No one who hasn’t been there can begin to imagine
what it is like to be possessed. Whether it is truly
having demons take over your mind, body and spirit or a
form of mental illness, like schizophrenia, being
possessed is terrifying.
We get a small picture of what it must have been like
from today’s gospel. We are told that for a long time
the demon possessed man had worn no clothes. Even
leaving aside how out of touch with reality a person
would have to be to break social rules about dress, the
possessed man would have suffered physically from
scorching sun by day and bitter cold by night.

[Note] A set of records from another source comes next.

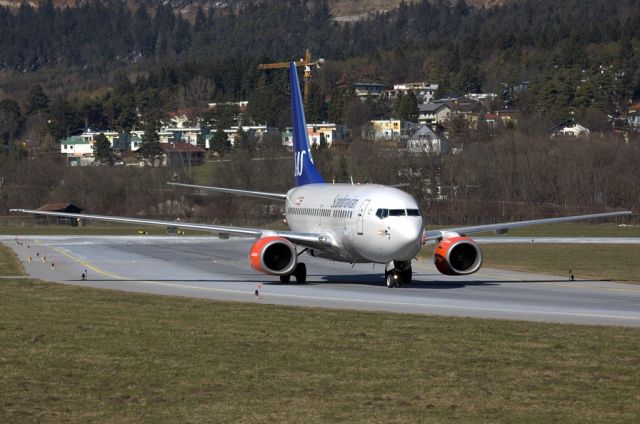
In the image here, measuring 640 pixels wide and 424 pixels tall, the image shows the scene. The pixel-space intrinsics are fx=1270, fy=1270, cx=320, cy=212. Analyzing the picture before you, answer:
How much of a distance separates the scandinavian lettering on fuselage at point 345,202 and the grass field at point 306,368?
38.8ft

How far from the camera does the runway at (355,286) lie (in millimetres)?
34388

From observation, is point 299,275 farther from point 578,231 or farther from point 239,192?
point 578,231

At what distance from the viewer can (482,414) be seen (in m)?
18.8

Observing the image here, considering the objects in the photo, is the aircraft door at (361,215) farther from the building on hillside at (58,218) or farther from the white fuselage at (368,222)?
the building on hillside at (58,218)

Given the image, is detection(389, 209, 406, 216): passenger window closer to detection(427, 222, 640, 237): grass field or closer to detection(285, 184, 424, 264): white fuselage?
detection(285, 184, 424, 264): white fuselage

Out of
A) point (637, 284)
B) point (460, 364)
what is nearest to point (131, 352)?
point (460, 364)

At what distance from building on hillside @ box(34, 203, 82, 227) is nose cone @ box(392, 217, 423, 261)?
8591 cm

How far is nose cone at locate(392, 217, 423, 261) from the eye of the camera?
4056cm

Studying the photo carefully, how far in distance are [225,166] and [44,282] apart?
123m

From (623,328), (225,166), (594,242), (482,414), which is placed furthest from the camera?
Answer: (225,166)

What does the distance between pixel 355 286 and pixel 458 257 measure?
3.69m

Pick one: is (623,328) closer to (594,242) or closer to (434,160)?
(594,242)

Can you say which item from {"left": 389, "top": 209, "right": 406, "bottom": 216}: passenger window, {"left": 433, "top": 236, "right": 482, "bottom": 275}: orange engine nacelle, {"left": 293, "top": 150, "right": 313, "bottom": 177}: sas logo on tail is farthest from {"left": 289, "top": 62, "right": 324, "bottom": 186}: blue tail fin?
{"left": 389, "top": 209, "right": 406, "bottom": 216}: passenger window

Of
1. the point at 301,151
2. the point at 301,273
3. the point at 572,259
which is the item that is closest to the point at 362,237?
the point at 301,273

Then, there was having a graveyard for a home. In a
communal society being together and contributing to the
group is far more important than seeing to one’s own
individual needs. To be excluded or to isolate oneself
from the community was unthinkable.
This is what life was like for the Gerasene demoniac:
being filthy and smelly all the time, feeling extremes
of pain, terrified, confused, driven and, oh so terribly
alone.
It must have been almost as bad for the towns people
and farmers or shepherds who had contact with the one
possessed. Just imagine this raving lunatic banging on
your door in the night, or jumping out at you as you
traveled down the road or perhaps, threatening your
children as they played. And this had gone on for years
?!
Then, in just minutes, everything changes. The demons
are sent off to infest a herd of pigs - the first known
case of deviled ham, the man is found to be fully in
possession of his faculties, clothed and listening to
Jesus as a disciple.
Ahhh, peace could finally return to the community.
You would expect the people to be beside themselves with
joy and gratitude.
But, just the opposite happens. The people are afraid
and ask Jesus to leave the area. What ingrates!
I think though that there is more here than just a
primitive people being scared witless by a demonstration
of divine power.
Jesus has turned a whole social system upsidedown. In
freeing the possessed and restoring his stability, Jesus
has de-stabalized an entire community. The freedom they
can now experience scares them crazy.
We can, I think, safely assume that this man had
exhibited bizarre signs of possession for many years.
During that time the community had acted to accommodate
his presence and had even perhaps built a life around
him. There were people who found purpose and a sense of
self-worth in trying to restrain him. The local economy
may have benefitted by the frequent need for better,
stronger chains. Why, there may even have been a system
of child discipline centered around the admonition, "If
you don’t behave yourself you may grow up to be like
that man out among the tombstones." And who knows how
many other ways the community benefitted or had, at
least, developed coping techniques so that life could go
on with some sense of normalcy. Surely, many would have
wished he could get well and be out of his misery, but
in time people get used to, even feel a perverse need
for abnormality because it keeps the system going.
Any system seeks a state of stability and will do its
utmost to achieve it or return to it when upset. If a
part of the system becomes dysfunction - like having a
demoniac living in a community - the system will adjust
itself so that life can go on, even if the going on is
itself dysfunctional. This is true for all systems. It
happens in a community, an institution, a family and
even the church. If the system has developed an
unhealthy way of coping with a person, process or event
- one that is ultimately damaging to the system - the
system will still resist change, even a change that
could be a blessing. Systems seek stability and change
destabalizes, so the system resists change, including
change for the better.
Living with and adapting to this demon possessed man
must have been a long term experience because "the
people from the surrounding country of the Gerasenes
asked Jesus to leave them." Like antibodies that come
from all parts of the body to ward off a viral invader,
the people come together to protect their system. Their
system was threatened by this healers who brought
change, thus Jesus must go.
This makes me wonder. What might we be coping with
that we think we’d like to have changed? How would we
react if Jesus appeared and made changes that held
promise for a better life together? How would those
changes effect us? Would we ask Jesus to leave? Amen.